Pour Clara, recrutée comme chargée de mission chez Enda Europe pour un salaire équivalent au Smic, « certes, ce n’est pas ce à quoi on peut prétendre après un bac+5 mais je souhaitais un métier dans lequel je puisse exprimer mon engagement ». Bien renseignée, elle avait conscience d’orienter son parcours vers un secteur de la solidarité internationale précaire et offrant peu d’opportunités d’emplois. Avec le recul, elle considère ce poste comme « une belle porte d’entrée » pour son parcours dans les projets solidaires.

Avoir conscience de la réalité économique du secteur associatif et savoir que les écarts entre les revenus sont plus faibles que dans le privé permet de mieux accepter sa situation personnelle. « Comme j’étais avant à la tête d’une petite association, je comprends que les budgets puissent être tendus et que chacun doive y mettre du sien pour avancer », explique Antoine, anciennement chargé de mission dans une association pour un revenu mensuel de 1.700€ net.

Des métiers-passion

Devenue directrice adjointe d’une jeune et petite entreprise d’insertion, Pauline, 1.800€ net, ne compte pas ses heures : « facilement 9 à 10 heures par jour, parfois plus ! ». Mais elle s’accroche, grâce à cette sensation « d’être portée par un boulot passionnant et une réelle énergie en allant travailler même si ce n’est pas toujours facile ». Son adhésion au projet solidaire, et l’échelle des salaires plus resserrée que dans une PME classique, l’aident à oublier qu’elle pourrait gagner plus ailleurs.
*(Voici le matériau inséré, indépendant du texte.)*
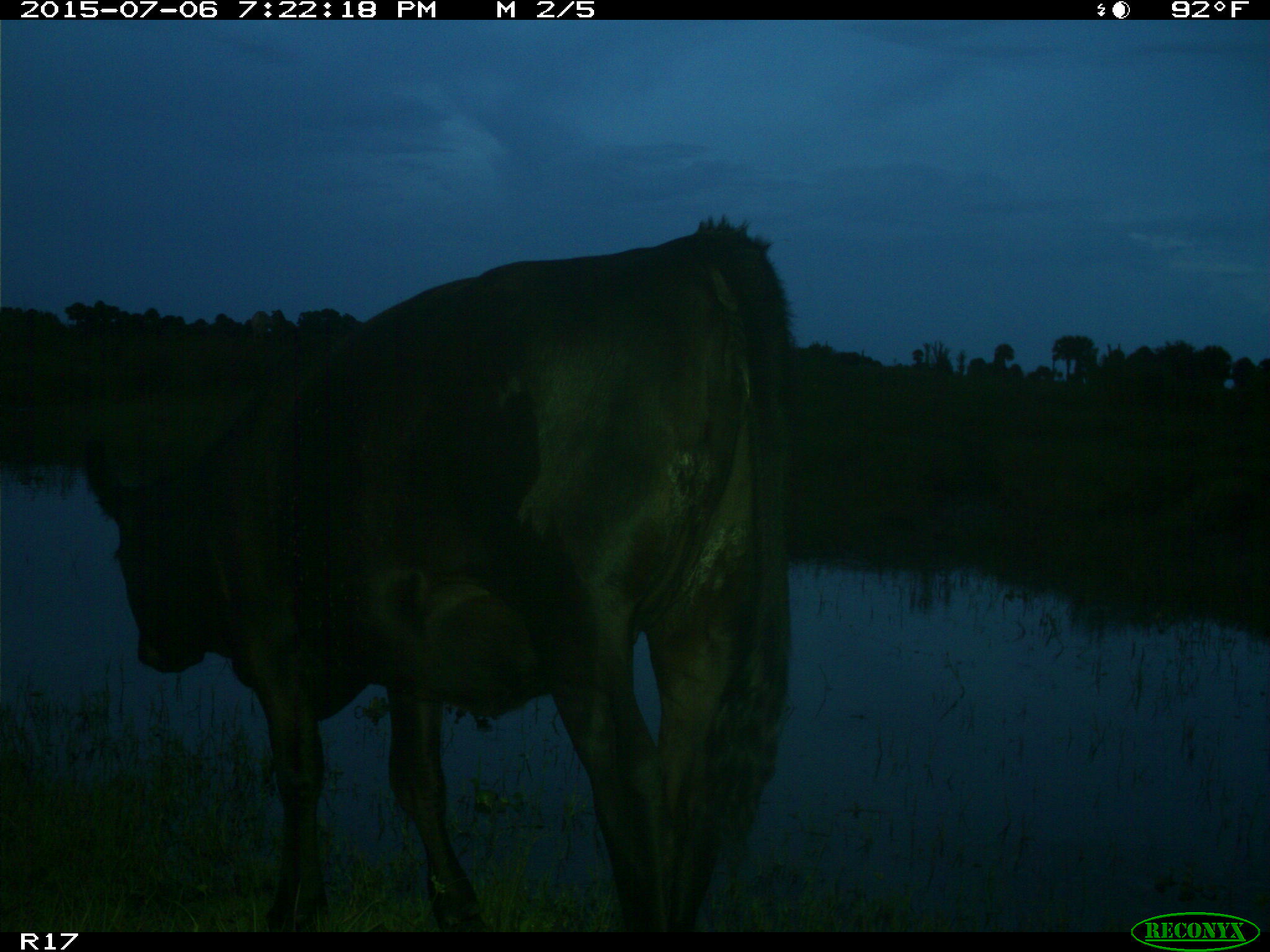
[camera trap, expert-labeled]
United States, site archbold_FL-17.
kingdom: Animalia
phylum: Chordata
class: Mammalia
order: Artiodactyla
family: Bovidae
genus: Bos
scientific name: Bos taurus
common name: domestic cow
En charge de l’accompagnement de personnes étrangères en situation irrégulière, Marion a choisi « un métier-passion » en lequel elle croit et « qui donne envie de se lever le matin ». Structure importante et revenus élevés ne vont pas forcément de pair : chez France Terre d’Asile, 550 salariés et 200 volontaires, elle est recrutée avec un niveau bac+5 à 1.388€ net. « Ce premier salaire est bas par rapport à mon niveau de qualification, à la difficulté du travail, aux responsabilités ». Par contre, l’association, reconnue pour recruter des jeunes pas toujours expérimentés, est un tremplin.

Et c’est aussi un des atouts de l’ESS pour les jeunes : ils occupent souvent des postes à responsabilités et acquièrent rapidement de l’expérience. Pour Jean-Philippe Teboul d’Orientation durable, un premier emploi dans une jeune entreprise sociale offre une belle visibilité et permet de se former. « Les anciens de Veja, marque de baskets écolos, ont aujourd’hui de très beaux postes ! », explique-t-il par exemple.  Par contre, le spécialiste du recrutement conseille de refuser un salaire ne correspondant pas à ses attentes : « sinon vous risquez de partir au bout de 6 mois ce qui n’arrangera ni la structure ni vous ! »
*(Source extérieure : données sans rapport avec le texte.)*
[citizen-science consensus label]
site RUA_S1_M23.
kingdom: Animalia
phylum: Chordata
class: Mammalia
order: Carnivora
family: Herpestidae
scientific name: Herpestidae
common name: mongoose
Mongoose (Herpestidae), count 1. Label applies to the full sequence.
Qualité de vie et sécurité 

Avec trois ans d’expérience, Antoine est responsable communication d’une association nationale et touche aujourd’hui 1.960€ net par mois avec, en plus, le 13ème mois. Pour lui, la qualité de vie au travail compte autant que la rémunération. « J’ai la chance de travailler en toute confiance, d’avoir plus de congés que la moyenne et d’organiser mon temps comme je le souhaite, sans contrainte d’horaires particuliers ». Autre point essentiel : la situation financière « sécurisante » de son association actuellereposant sur les cotisations des entreprises membres et non sur des subventions.

Peut-on espérer progresser rapidement ? Marion est devenue responsable de service chez France Terre d’Asile, avec un salaire plus conséquent, Paula attend une augmentation pour l’année prochaine – « j’ai confiance ! » – et Pauline a quitté son entreprise pour créer la sienne. Quant à Clara, elle est désormais chargée de mission dans une grande association et satisfaite de son revenu de 2.700€ net mensuel.